Ce sera un des sujets majeurs des prochaines semaines, et assurément pas un des moins polémiques. Traçage, derrière ce mot, il y a une technologie, derrière cette technologie il y a un débat éthique, le sempiternel débat de l’équilibre entre sécurité et liberté.
Après chaque vague d’attentats terroristes, pour renforcer la légitime lutte contre ce fléau, nous avons adapté notre arsenal législatif pour pousser toujours un peu plus loin les capacités à traquer, poursuivre, arrêter et condamner les terroristes et leurs supports.
Un des enjeux du débat à venir, c’est de passer une étape supplémentaire en se servant de cette technologie pour rendre plus efficace la lutte contre le virus.
De quoi s’agit-il ? C’est la possibilité, en suivant votre portable, de savoir qui vous avez rencontré, où et pendant combien de temps. Si on voit l’intérêt que peut avoir telle solution pour, à partir d’une personne infectée mais asymptomatique ou en phase d’incubation, retrouver toutes les personnes qu’elle a approché pour les avertir du risque, cela pose nombre de questions en matière de libertés.
Certains pays, tels que la Corée du Sud, Hong Kong, Singapour ou Taiwan, ont fait des tests à grande échelle et sont en voie de généralisation, voire d’imposition, de ces mesures avec des résultats, certes, intéressants. Pour autant, doit-on, nous, s’engager dans cette voie ? Pour ma part, je ne le crois pas, ou uniquement sur la base du volontariat et ce pour plusieurs raisons.
Je ne pense pas que cela soit dans notre culture, si ce n’est Européenne, tout au moins Française. Le respect de la vie privée et le droit d’aller et venir est dans l’article 2 de la Déclaration universelle des Droits de l’Homme et du Citoyen. La directive européenne « e-privacy » de 2002 indique, quant à elle, que l’exploitation ou la diffusion de données de géolocalisation doit se faire de manière libre et éclairée avec le consentement express et non tacite.
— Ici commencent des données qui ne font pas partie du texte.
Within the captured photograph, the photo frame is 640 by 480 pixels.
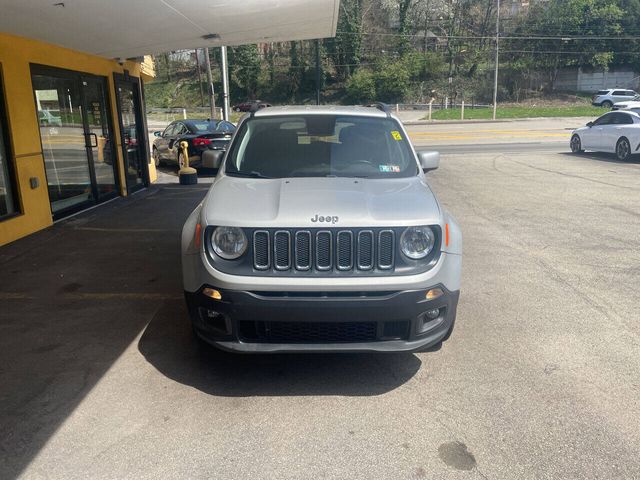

L’émotion du moment, aussi légitime soit-elle, ne doit pas nous faire perdre de vue les fondamentaux de nos démocraties, et ne perdons pas de vue qu’un parti populiste, liberticide voire xénophobe peut, après une crise, arriver démocratiquement au pouvoir comme ce fut le cas en Allemagne en 1933 ! Si ces outils de surveillance, pour ne pas dire de contrôle de populations, tombent démocratiquement dans de mauvaises mains, nous pourrions amèrement le regretter. Big Brother de Georges Orwell n’est-il finalement pas si loin que cela ?
L’efficacité du système ne pourrait être totale que si tout le monde a son portable tout le temps avec soi. Cela pose aussi la question du droit de déconnexion temporaire (aller faire du sport ou se promener sans son téléphone, par exemple) ou totale (personnes âgées qui n’ont pas envie ou utilité d’un téléphone intelligent ou personnes qui ne souhaitent pas en avoir…).
Vous comprendrez mes réserves et ma volonté d’être, le moment venu, un législateur particulièrement vigilent et sourcilleux tant il me parait essentiel, dans ce domaine, plus que nul autre, de légiférer « la main tremblante ».